» **Set task**: Each entry below is to be transcribed exactly.

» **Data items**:
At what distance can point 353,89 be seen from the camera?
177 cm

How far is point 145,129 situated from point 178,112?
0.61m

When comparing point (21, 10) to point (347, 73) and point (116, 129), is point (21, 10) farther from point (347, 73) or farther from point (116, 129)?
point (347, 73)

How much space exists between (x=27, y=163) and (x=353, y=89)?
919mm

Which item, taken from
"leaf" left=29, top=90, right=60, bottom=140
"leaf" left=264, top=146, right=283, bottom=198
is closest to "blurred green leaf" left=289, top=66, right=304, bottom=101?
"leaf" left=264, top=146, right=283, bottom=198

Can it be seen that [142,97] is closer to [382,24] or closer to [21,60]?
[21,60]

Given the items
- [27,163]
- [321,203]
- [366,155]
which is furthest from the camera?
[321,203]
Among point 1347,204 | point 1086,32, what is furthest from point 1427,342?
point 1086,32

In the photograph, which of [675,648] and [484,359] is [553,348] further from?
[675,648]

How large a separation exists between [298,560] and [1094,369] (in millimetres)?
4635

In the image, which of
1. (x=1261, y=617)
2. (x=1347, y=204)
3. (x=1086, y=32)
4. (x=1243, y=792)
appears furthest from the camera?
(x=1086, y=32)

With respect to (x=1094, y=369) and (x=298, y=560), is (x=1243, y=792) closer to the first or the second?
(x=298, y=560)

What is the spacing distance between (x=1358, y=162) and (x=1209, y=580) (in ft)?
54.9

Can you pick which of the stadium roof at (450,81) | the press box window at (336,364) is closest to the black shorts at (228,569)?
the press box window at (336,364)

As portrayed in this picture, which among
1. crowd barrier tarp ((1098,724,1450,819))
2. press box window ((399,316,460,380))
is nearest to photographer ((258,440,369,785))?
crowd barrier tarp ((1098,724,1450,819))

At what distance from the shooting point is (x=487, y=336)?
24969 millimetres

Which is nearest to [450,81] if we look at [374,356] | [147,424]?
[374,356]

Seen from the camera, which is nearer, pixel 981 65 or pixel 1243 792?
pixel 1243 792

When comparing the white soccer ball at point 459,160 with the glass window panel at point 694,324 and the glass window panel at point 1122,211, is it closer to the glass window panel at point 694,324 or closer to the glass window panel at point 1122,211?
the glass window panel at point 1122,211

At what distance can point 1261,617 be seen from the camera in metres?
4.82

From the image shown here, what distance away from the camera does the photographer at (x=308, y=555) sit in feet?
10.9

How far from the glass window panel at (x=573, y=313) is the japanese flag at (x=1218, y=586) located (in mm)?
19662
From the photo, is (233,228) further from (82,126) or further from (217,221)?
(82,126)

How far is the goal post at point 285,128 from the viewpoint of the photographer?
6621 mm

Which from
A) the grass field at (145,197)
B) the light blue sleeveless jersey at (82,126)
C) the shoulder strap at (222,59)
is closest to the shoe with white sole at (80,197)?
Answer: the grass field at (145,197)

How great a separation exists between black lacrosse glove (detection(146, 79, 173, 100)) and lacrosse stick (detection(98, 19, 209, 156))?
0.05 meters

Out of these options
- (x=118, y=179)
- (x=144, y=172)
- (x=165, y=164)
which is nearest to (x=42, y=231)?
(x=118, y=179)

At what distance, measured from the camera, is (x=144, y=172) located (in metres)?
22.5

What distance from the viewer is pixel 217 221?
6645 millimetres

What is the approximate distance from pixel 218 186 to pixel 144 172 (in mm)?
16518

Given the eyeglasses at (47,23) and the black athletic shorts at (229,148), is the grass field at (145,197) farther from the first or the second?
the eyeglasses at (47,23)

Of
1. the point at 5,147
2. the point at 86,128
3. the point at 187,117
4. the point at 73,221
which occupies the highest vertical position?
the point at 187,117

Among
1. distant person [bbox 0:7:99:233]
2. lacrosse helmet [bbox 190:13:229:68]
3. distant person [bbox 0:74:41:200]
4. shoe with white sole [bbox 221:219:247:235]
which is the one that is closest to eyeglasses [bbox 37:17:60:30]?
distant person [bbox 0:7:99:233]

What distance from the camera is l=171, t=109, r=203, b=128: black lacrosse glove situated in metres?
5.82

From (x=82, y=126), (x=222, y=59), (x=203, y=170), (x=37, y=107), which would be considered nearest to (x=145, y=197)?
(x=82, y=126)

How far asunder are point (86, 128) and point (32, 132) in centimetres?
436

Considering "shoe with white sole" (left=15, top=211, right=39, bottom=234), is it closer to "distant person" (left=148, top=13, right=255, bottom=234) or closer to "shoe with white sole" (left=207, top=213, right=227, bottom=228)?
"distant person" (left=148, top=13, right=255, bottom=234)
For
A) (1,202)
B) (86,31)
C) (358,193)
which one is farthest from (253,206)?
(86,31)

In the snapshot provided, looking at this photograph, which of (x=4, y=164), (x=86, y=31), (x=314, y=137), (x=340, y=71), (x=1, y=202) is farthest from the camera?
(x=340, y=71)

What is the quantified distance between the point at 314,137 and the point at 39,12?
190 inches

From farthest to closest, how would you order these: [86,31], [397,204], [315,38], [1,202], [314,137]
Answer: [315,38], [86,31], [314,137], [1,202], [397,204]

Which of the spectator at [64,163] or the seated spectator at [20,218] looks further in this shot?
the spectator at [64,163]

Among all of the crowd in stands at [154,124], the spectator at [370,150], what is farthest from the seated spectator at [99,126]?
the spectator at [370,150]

» **Solution to this task**:
At what distance can point 353,89 be seen from the camera?
177 cm

How far is point 145,129 situated from point 178,112?
0.61m

When comparing point (21, 10) to point (347, 73) and point (116, 129), is point (21, 10) farther from point (347, 73) or farther from point (116, 129)?
point (347, 73)

How much space exists between (x=27, y=163) and (x=353, y=89)?
919mm

Which item, taken from
"leaf" left=29, top=90, right=60, bottom=140
"leaf" left=264, top=146, right=283, bottom=198
is closest to "blurred green leaf" left=289, top=66, right=304, bottom=101?
"leaf" left=264, top=146, right=283, bottom=198

Can it be seen that [142,97] is closer to [382,24] or closer to [21,60]?
[21,60]

Given the items
- [27,163]
- [321,203]
- [366,155]
which is furthest from the camera?
[321,203]
Among point 1347,204 | point 1086,32, what is furthest from point 1427,342?
point 1086,32

In the photograph, which of [675,648] and [484,359] is [553,348] further from?
[675,648]

How large a separation exists between [298,560] and [1094,369] (in millimetres)?
4635

In the image, which of
1. (x=1261, y=617)
2. (x=1347, y=204)
3. (x=1086, y=32)
4. (x=1243, y=792)
appears furthest from the camera?
(x=1086, y=32)

With respect to (x=1094, y=369) and (x=298, y=560), is (x=1243, y=792) closer to the first or the second?
(x=298, y=560)

What is the spacing distance between (x=1358, y=162) and (x=1209, y=580) (in ft)?
54.9

Can you pick which of the stadium roof at (450,81) | the press box window at (336,364) is closest to the black shorts at (228,569)?
the press box window at (336,364)

As portrayed in this picture, which among
1. crowd barrier tarp ((1098,724,1450,819))
2. press box window ((399,316,460,380))
is nearest to photographer ((258,440,369,785))?
crowd barrier tarp ((1098,724,1450,819))

At what distance from the shooting point is (x=487, y=336)?
24969 millimetres

Which is nearest to [450,81] if we look at [374,356] | [147,424]?
[374,356]

Seen from the camera, which is nearer, pixel 981 65 or pixel 1243 792?
pixel 1243 792

When comparing the white soccer ball at point 459,160 with the glass window panel at point 694,324 and the glass window panel at point 1122,211, is it closer to the glass window panel at point 694,324 or closer to the glass window panel at point 1122,211?
the glass window panel at point 1122,211

At what distance can point 1261,617 be seen from the camera in metres?
4.82

From the image shown here, what distance away from the camera does the photographer at (x=308, y=555) sit in feet?
10.9

How far from the glass window panel at (x=573, y=313) is the japanese flag at (x=1218, y=586) located (in mm)?
19662
From the photo, is (233,228) further from (82,126) or further from (217,221)?
(82,126)

How far is the goal post at point 285,128 from the viewpoint of the photographer?
6621 mm

Which from
A) the grass field at (145,197)
B) the light blue sleeveless jersey at (82,126)
C) the shoulder strap at (222,59)
is closest to the shoe with white sole at (80,197)?
Answer: the grass field at (145,197)

How great a separation exists between black lacrosse glove (detection(146, 79, 173, 100)) and lacrosse stick (detection(98, 19, 209, 156))?
0.05 meters

Out of these options
- (x=118, y=179)
- (x=144, y=172)
- (x=165, y=164)
which is nearest to (x=42, y=231)?
(x=118, y=179)

At what distance, measured from the camera, is (x=144, y=172) located (in metres)?
22.5

What distance from the viewer is pixel 217 221?
6645 millimetres

What is the approximate distance from pixel 218 186 to pixel 144 172 (in mm)?
16518

Given the eyeglasses at (47,23) and the black athletic shorts at (229,148), is the grass field at (145,197) farther from the first or the second?
the eyeglasses at (47,23)

Of
1. the point at 5,147
2. the point at 86,128
3. the point at 187,117
4. the point at 73,221
which occupies the highest vertical position?
the point at 187,117

Among
1. distant person [bbox 0:7:99:233]
2. lacrosse helmet [bbox 190:13:229:68]
3. distant person [bbox 0:74:41:200]
4. shoe with white sole [bbox 221:219:247:235]
which is the one that is closest to eyeglasses [bbox 37:17:60:30]?
distant person [bbox 0:7:99:233]

What distance from the camera is l=171, t=109, r=203, b=128: black lacrosse glove situated in metres?
5.82

From (x=82, y=126), (x=222, y=59), (x=203, y=170), (x=37, y=107), which would be considered nearest to (x=145, y=197)?
(x=82, y=126)

How far asunder are point (86, 128) and point (32, 132) in centimetres?
436

Considering "shoe with white sole" (left=15, top=211, right=39, bottom=234), is it closer to "distant person" (left=148, top=13, right=255, bottom=234) or closer to "shoe with white sole" (left=207, top=213, right=227, bottom=228)?
"distant person" (left=148, top=13, right=255, bottom=234)
For
A) (1,202)
B) (86,31)
C) (358,193)
which one is farthest from (253,206)?
(86,31)

In the snapshot provided, looking at this photograph, which of (x=4, y=164), (x=86, y=31), (x=314, y=137), (x=340, y=71), (x=1, y=202) is farthest from the camera?
(x=340, y=71)

What is the quantified distance between the point at 314,137 and the point at 39,12?
190 inches

From farthest to closest, how would you order these: [86,31], [397,204], [315,38], [1,202], [314,137]
Answer: [315,38], [86,31], [314,137], [1,202], [397,204]

Which of the spectator at [64,163] or the seated spectator at [20,218] looks further in this shot?
the spectator at [64,163]

Among all of the crowd in stands at [154,124], the spectator at [370,150], what is farthest from the seated spectator at [99,126]?
the spectator at [370,150]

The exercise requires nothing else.